A María Merino
El lunes llamó a mi puerta una desconocida. Se presentó de forma genérica:
–Hola, soy yo –me dijo.
Aseguró ser el amor de mi vida. Yo no la había visto jamás. Sin embargo, me pareció de mala educación dejarla en la puerta, de modo que la invité a pasar. Entró en mi cocina y uso mis cubiertos y mis platos. Durmió en mi cama. Se sentó en mi sillón favorito. Yo a nada le dije que no. Yo a todo le dije que sí.

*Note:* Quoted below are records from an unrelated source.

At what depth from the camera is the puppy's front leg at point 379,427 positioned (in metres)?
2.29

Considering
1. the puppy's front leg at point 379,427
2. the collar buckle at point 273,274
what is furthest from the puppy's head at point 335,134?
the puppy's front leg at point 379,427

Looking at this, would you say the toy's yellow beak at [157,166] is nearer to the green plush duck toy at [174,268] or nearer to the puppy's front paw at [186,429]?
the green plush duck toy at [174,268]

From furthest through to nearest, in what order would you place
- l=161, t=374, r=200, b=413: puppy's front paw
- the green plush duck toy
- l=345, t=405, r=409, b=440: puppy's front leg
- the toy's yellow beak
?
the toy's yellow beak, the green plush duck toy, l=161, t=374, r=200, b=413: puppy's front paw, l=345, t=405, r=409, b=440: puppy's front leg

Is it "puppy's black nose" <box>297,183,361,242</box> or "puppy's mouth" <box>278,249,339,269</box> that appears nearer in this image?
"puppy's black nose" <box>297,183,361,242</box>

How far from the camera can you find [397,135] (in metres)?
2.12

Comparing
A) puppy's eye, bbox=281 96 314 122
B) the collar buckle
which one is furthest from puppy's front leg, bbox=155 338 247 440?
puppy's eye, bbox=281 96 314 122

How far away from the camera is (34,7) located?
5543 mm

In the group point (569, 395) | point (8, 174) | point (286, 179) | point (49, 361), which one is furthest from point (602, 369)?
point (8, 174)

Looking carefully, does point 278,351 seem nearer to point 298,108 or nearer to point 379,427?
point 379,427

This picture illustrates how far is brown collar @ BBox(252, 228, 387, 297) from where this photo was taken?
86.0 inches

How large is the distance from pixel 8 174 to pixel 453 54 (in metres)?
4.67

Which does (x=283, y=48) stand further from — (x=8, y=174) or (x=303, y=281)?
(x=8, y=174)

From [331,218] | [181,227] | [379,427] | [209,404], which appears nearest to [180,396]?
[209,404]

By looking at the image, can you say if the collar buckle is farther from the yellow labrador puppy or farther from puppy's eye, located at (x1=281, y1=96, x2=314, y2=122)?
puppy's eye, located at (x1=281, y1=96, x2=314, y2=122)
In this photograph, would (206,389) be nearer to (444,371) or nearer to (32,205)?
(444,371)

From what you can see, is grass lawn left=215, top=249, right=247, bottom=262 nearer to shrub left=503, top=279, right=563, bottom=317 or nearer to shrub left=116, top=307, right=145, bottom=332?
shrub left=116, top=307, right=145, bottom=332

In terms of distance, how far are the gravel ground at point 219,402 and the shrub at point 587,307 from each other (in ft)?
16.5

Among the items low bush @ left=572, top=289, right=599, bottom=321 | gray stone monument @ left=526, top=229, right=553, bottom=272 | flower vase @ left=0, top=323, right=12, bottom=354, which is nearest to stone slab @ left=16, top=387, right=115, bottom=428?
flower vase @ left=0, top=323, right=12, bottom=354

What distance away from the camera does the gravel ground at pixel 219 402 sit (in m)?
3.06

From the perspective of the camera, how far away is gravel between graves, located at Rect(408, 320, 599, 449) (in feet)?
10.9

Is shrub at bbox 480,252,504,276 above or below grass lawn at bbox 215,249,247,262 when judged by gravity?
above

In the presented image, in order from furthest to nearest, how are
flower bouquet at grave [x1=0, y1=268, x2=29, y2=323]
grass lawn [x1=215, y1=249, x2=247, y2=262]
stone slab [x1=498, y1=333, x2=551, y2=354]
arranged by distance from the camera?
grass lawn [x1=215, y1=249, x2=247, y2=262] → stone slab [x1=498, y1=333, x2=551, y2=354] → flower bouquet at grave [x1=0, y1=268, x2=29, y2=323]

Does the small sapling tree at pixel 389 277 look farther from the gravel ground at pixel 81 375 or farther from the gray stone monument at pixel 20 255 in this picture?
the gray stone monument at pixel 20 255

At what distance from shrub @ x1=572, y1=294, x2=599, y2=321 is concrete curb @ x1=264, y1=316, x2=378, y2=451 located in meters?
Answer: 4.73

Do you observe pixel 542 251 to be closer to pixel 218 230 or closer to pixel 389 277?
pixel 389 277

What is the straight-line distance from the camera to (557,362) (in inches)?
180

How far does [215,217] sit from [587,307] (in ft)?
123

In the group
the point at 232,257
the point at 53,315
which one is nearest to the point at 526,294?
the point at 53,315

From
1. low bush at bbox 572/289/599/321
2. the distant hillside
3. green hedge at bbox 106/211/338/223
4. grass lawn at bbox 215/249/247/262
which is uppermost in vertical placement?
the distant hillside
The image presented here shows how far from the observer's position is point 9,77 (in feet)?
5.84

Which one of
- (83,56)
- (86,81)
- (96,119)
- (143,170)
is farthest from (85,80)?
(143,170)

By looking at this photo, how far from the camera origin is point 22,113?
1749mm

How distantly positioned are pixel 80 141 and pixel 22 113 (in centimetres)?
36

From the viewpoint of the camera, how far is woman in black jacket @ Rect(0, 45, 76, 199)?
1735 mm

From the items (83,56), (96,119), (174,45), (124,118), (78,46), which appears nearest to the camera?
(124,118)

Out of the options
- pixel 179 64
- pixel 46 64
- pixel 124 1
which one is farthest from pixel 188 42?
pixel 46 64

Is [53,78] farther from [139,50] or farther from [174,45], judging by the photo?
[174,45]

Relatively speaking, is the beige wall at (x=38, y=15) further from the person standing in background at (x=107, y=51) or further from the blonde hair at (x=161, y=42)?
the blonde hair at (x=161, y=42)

El martes me pidió perdón por sus infidelidades. «No significaron nada», me dijo. Yo me lo creí. Y la perdoné.
El miércoles murió entre mis brazos. Me dejó destrozado. Dejó un vacío tan grande en mi pecho que mi corazón rebotaba contra mis costados al andar, produciéndome un dolor insoportable.
Para el jueves, era yo el fallecido. A mi entierro vinieron todos sus amigos. Sospecho que alguno de sus amantes. Incluso muerto, reconocí en todos ellos su impronta.
El viernes otra persona compró mi piso. Nada más entrar, reconoció el aroma de los amores eternos.
Esos que duran lo que una canción de Joaquín Sabina.
© J. Ignacio Sendón. Alicante, 3 de julio de 2020
6 julio, 2020 a las 17:04
No sé cómo has podido plantear, a modo de microrrelato, un tema tan arduo como el de la lealtad emocional: hay amores incondicionales que perviven eludiendo a la lógica y a la madurez, teniendo por única justificación el origen juvenil, o primitivo, en el que se fraguaron. Lo que nos lleva a plantearnos si ese amor juvenil, pasional, no es más que el gran temporal que, una vez llegada la calma, suele dejar el gran poso del cariño, o sea, del verdadero amor. Tú lo conoces, así que tienes conocimiento de causa para desarrollar el tema. Ánimo.